==== Source material ====

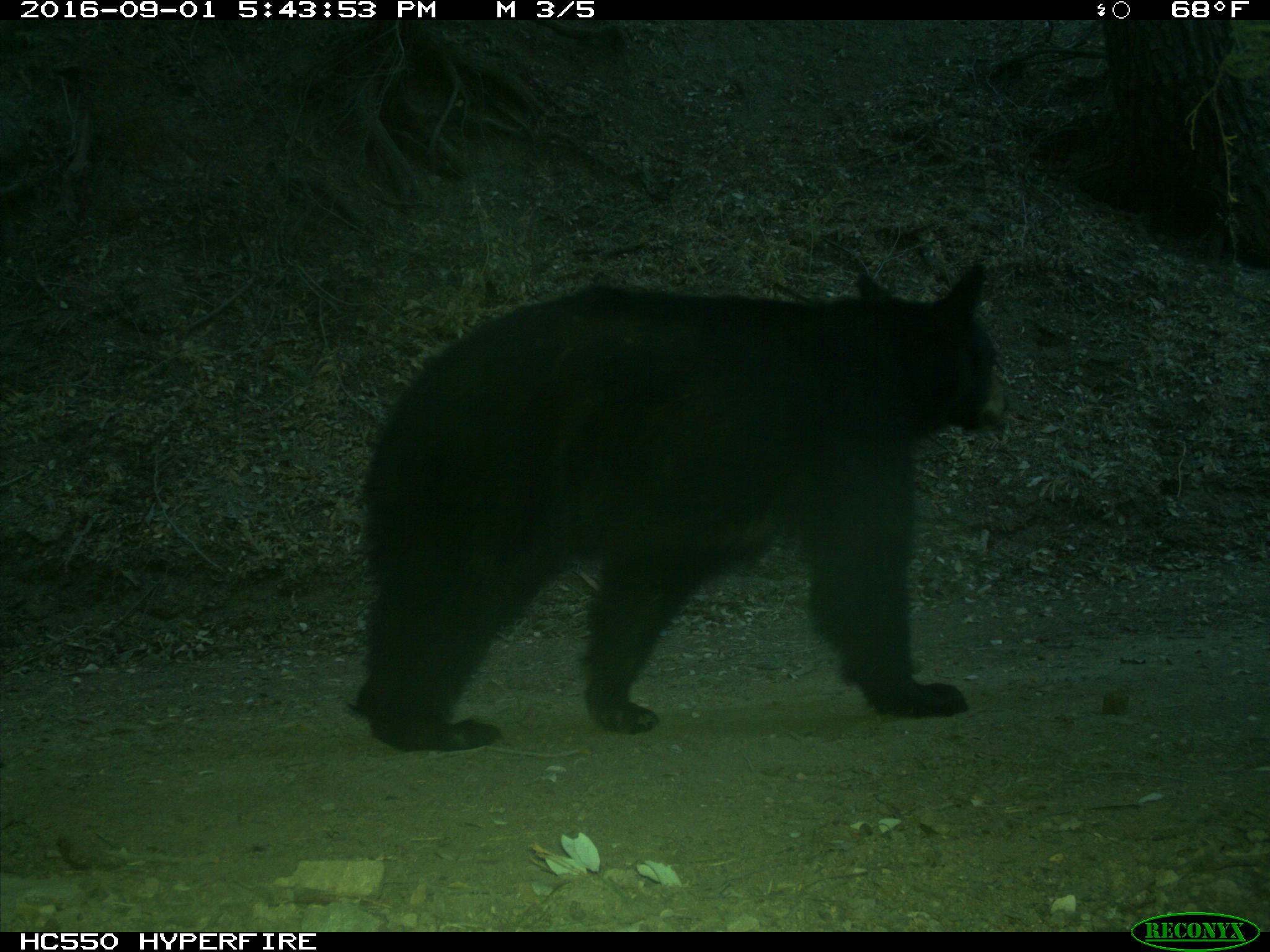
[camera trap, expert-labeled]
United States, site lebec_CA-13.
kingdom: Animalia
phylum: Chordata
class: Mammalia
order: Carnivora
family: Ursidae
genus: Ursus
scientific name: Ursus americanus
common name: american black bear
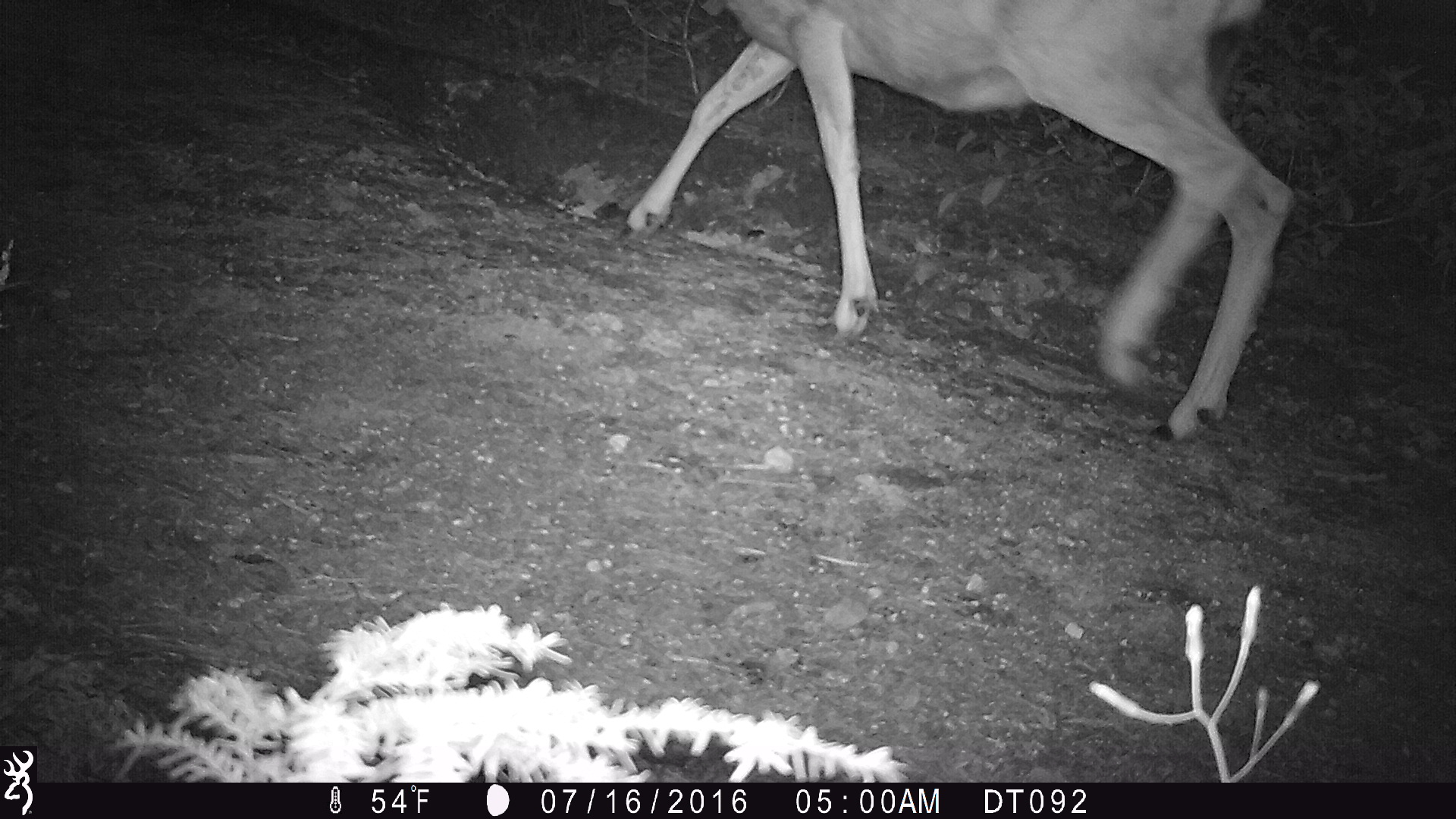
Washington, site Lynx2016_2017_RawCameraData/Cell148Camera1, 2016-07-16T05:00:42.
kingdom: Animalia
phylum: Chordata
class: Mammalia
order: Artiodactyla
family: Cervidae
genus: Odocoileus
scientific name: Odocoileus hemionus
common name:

====

_Problem requirements_. Among the records above, find each line holding "name" and list it.

_Answer section_.
scientific name: Ursus americanus
common name: american black bear
scientific name: Odocoileus hemionus
common name:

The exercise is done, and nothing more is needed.